Other doors will surely be opened if he is confirmed by the Senate, but that shutting door happens to be to the gateway to a realm that has engrossed and nurtured me and clearly many millions of Americans.

What is happening, I fear, is that our Golden Age of space science, of exploration for the sake of expanding humanity’s knowledge and wonder, is about to wind down. The James Webb Space Telescope will (probably) still be launched, and missions to Europa and Mars are on the books. But to be a Golden Age there must be an on-going vision for the future building on what has been accomplished.

When it comes to space science, that clearly takes strong government support and taxpayer money.

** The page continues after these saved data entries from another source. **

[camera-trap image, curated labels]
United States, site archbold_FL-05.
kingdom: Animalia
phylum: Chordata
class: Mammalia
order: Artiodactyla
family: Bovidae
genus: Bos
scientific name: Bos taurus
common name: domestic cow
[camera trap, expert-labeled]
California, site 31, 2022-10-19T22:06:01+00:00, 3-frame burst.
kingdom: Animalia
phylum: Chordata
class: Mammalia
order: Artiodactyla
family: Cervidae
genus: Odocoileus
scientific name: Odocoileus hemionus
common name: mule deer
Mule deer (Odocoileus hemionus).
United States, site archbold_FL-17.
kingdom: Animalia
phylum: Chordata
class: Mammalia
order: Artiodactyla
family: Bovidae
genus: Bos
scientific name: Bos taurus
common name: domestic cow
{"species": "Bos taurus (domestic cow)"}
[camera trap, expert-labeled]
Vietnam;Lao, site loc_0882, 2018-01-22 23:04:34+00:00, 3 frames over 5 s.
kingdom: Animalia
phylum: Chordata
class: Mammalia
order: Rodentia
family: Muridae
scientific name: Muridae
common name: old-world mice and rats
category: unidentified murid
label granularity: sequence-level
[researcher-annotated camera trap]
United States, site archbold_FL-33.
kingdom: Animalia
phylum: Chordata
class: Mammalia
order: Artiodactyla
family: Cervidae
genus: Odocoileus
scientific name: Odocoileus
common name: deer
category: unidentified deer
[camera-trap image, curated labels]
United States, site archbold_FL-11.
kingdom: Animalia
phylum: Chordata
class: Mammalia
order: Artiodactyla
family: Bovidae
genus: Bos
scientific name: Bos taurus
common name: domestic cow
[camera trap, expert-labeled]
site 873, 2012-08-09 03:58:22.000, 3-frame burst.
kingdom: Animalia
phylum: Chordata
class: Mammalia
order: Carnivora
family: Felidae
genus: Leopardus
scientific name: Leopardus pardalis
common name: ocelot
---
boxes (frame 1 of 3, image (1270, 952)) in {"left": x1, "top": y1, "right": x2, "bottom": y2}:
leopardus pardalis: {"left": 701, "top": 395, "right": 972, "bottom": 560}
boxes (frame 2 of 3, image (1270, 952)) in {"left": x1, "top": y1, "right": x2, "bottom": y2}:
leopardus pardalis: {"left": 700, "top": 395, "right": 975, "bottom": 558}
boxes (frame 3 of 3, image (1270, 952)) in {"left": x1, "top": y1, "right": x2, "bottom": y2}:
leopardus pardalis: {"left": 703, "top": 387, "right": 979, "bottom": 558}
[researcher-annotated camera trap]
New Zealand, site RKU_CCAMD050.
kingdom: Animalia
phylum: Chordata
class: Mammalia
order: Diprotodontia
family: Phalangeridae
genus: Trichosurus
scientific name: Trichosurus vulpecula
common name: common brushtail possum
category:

And if what I’m reading is correct, a lot of that future NASA funding for exploring and understanding the grand questions of space science will be going instead to setting up and maintaining that colony on the moon.

And the goals Bridenstine appears to have in mind when he speaks of setting up a moon colony are decidedly military, strategic, and commercial. As when Vice President Mike Pence spoke to NASA workers at the Kennedy Space Center to telegraph the Trump Administration’s space vision, space science is essentially an afterthought.

Media coverage of the Bridenstine selection has tended to focus on the fact that he’s a politician and that he has earlier been quite critical of climate change science.

But what concerns me most are his views about space science in general. Because with the money and focus a major moon colony project would take, NASA’s space science initiatives run the risk of returning to the back seat they occupied in the agency’s earlier days.